TRAI has not tried to evolve a Business Model for a stable operation between MSO & LCO in the process of restructuring the cable TV industry in a manner that no one feels threatened and there is a hope for future growth for both. They have left it to mutual negotiations that have failed since 1994 when the MSOs entered the market first. At present the LCO feels that his investment and hardwork is not secured and his registration in post office and in MIB could be revoked on petty reasons. Providing a secured business environment is essential, atleast for the next five years, to let peaceful business consolidation takes place rather than hostile take-overs. 

Any cable operator installing a digital headend in Non-DAS areas voluntarily, must be given full help and protection by TRAI and MIB in getting the registration and the content without any hassle. Operators have faced many problems in Phase-I and II, causing disappointments, resulting in a very few registrations compared to the number of cable operators and independent MSOs present in DAS cities. 

Reporting Requirement 

Although many reporting requirements are mandated but stake holders seldom do that. TRAI must have a strong monitoring system to ensure correct reports are made and strict action should be taken against any violations. Also frequent changes of converting FTA channels to ‘Pay’ and vice-versa should not be permitted.  

TRAI should avoid long drawn litigations, challenging its Regulations

Every regulation has been challenged in the courts; Our past experience has shown that TRAI does not have any mechanism to ensure implementation of its regulations at the grass-root level, particularly where violating company is a large corporate, who can take the regulator to court.
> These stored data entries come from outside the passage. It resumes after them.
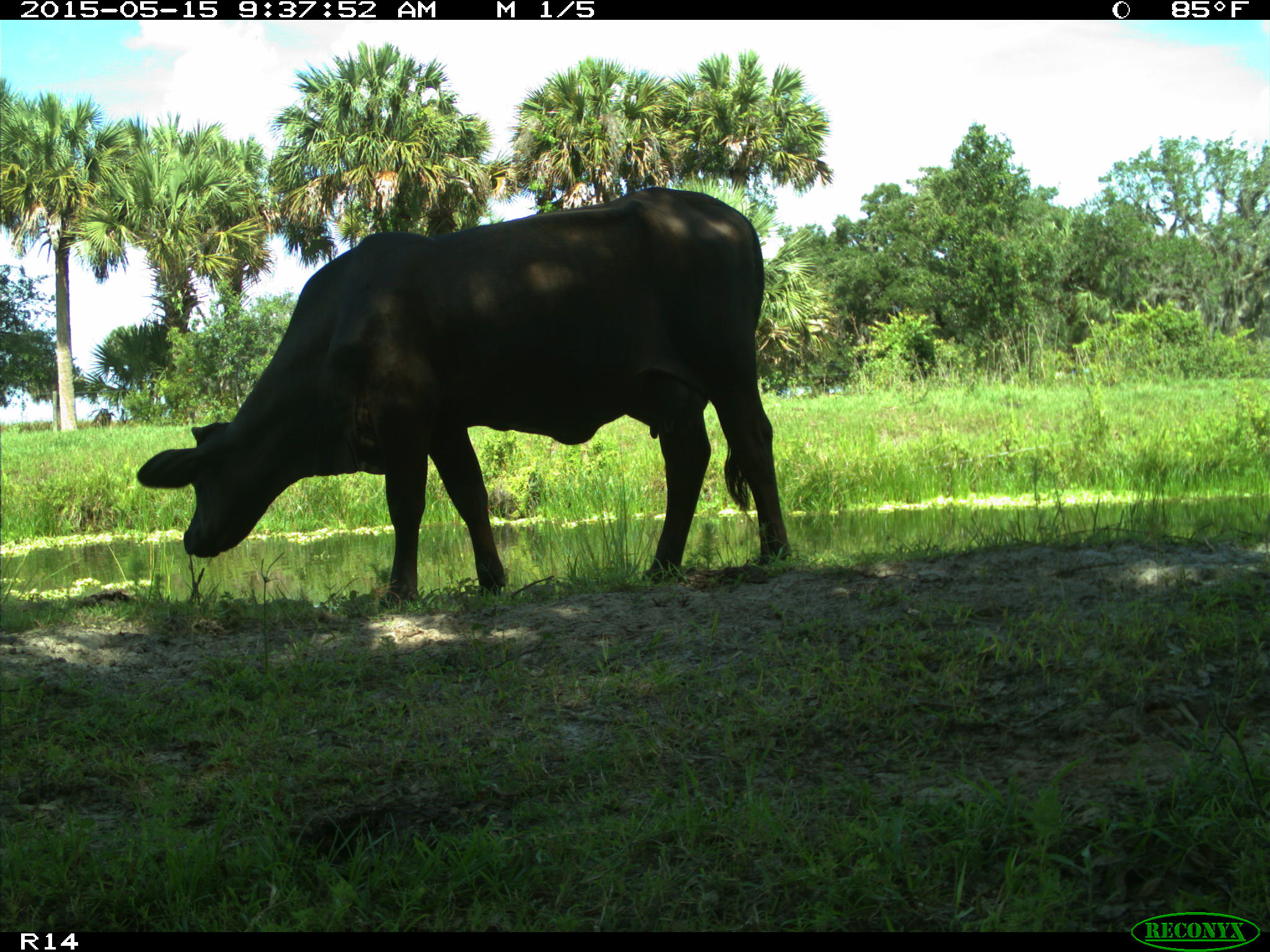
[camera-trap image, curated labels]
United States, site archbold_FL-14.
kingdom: Animalia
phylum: Chordata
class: Mammalia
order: Artiodactyla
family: Bovidae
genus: Bos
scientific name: Bos taurus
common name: domestic cow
Bos taurus (domestic cow).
They employ many senior experienced lawyers including ex-Law Ministers and ex- I&B Ministers to defend themselves and take a stay on TRAI’s action, delay the proceedings of the case to no length while continuing to violate the regulations.

This period of lawlessness in the Industry has given boost to large media groups to monopolise the markets with their money power and political clout, creating a chaotic situation on the ground like in Phase I and II areas.

State Level Monitoring Committees

Every state must have a monitoring committee or a task force comprising of representatives of all stake holders and state departments to see the regulations are followed by all and facilitate MSOs and operators in getting Right of Way (RoW) and resolve other local issues.